The exploration of how art influences the artist often seems to be a fruitful endeavor. After all, we do not wake up one morning and decide to create out of thin air. An idea permeates our mind, our soul, and our emotions. It burrows its way into our minds until there is no way forward without engaging in the act of creation. Yet few of us would guess that the nightmarish realities constructed by the auteur David Lynch could relate to Victor Fleming’s The Wizard of Oz, arguably the most famous film ever made. Yet when dissected by many of the most brilliant minds of the film industry, the parallels and ideals reverberate throughout each body of work. After watching Lynch/Oz, it will be impossible to watch one without thinking of the other.
Directed by Alexandre O. Philippe, the film documentarian brings together an eclectic group to dissect the famed auteur. The group includes directors John Waters, Karyn Kusama, and David Lowery, as well as film critic Amy Nicholson. Told in a number of chapters, Lynch/Oz allows its creators to infuse their own experiences into the tale as well. The cyclical nature of it, allowing artists to discuss the influence of Lynch on their life while discussing the influence of Wizard on Lynch, becomes an important document in understanding the process of filmmaking.
The real power in a film like Lynch/Oz comes from the narratives spun by contributors. While framing David Lynch’s Oz-based content from a historical perspective would be fun in its own right, the essayists’ personal connections to the material change what is important. After all, each viewer brings things their own experience to each screening. In the cases of Lowery and Kusama, it becomes clear how someone like Lynch influences their current direction. Contextualizing their own style and vision helps remind us that our influences are far from singular. Instead, we must often consider the influences of our influences to El learn more about ourselves.
The visuals assembled by Phillippe add to the essays by each contributor. Using the same footage across multiple contributors further contributes to his message. The footage from Oz has certainly fused its way into our pop culture. Yet, for Lynch, the meaning of the film is so grand that it can apply to his film in dozens of ways. When looking at the work of a genius like Lynch, it seems impossible for any of these links to be accidental.

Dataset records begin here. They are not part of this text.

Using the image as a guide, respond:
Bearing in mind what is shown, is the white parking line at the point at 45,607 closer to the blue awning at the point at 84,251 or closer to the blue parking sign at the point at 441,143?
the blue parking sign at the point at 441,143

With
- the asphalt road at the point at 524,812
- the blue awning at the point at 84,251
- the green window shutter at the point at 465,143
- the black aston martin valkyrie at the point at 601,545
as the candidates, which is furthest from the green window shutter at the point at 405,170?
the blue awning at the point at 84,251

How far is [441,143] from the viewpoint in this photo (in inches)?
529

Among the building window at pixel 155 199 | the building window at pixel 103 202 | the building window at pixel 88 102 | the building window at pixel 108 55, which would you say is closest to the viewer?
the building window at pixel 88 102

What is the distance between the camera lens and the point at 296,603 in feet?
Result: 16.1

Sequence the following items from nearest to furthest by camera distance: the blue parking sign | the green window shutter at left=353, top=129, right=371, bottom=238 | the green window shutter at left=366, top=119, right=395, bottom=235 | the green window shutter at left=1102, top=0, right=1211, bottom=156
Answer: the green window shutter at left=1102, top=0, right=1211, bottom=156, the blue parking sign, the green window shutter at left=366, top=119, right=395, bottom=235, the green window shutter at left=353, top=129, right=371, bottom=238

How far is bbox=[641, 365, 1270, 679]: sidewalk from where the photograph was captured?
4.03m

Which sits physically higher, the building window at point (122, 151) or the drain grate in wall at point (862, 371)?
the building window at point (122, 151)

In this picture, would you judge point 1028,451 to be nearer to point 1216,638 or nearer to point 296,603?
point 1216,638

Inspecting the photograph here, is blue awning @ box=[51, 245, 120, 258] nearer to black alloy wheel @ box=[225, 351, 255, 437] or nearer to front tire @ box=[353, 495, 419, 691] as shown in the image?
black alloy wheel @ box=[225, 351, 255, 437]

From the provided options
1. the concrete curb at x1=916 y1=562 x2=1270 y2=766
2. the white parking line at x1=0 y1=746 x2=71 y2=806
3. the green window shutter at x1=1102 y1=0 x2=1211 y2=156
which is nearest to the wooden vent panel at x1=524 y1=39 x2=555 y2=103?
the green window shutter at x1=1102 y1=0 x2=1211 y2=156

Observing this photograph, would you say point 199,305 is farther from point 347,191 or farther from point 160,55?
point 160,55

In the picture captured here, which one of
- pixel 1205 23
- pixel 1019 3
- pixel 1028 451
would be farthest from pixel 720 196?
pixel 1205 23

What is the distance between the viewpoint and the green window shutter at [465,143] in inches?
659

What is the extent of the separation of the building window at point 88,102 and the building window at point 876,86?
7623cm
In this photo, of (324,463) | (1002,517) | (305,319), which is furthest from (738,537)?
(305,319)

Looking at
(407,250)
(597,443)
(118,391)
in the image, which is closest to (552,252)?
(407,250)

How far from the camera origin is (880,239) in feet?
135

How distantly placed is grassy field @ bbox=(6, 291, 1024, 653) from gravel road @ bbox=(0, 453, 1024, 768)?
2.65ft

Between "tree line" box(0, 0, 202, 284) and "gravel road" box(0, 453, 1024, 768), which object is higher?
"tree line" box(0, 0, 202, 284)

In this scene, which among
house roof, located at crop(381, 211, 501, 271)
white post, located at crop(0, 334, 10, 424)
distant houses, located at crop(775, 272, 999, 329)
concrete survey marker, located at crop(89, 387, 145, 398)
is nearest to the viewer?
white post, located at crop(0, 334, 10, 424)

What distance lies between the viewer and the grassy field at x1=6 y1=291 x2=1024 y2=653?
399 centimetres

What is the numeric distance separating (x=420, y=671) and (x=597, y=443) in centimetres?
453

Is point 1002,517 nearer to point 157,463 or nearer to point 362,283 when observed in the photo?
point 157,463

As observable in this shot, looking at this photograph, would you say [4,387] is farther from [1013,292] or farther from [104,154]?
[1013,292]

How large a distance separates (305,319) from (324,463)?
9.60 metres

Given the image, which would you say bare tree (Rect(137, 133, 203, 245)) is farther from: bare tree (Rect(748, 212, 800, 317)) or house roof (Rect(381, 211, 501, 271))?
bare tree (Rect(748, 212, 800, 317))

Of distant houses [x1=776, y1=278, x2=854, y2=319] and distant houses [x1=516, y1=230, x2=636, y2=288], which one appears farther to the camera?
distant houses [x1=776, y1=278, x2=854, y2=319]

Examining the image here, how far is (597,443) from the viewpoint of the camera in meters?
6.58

Ultimately, the only criticism one can truly levy against Lynch/Oz can be the limitation of the film essay. The narrative is nonexistent. Instead, this film wishes to embrace how these two titans of popular culture intertwine. The only real takeaway from this method is a further highlight of the transitive ideas at play. If you love a film or a star, it’s very likely that the artist was inspired by another piece of art. As the viewer, you should not only seek out that art but understand why that art was so influential. Phillippe’s call for audiences to understand how their favorite creators have been shaped is an important one, but one that offers little in terms of new ideas.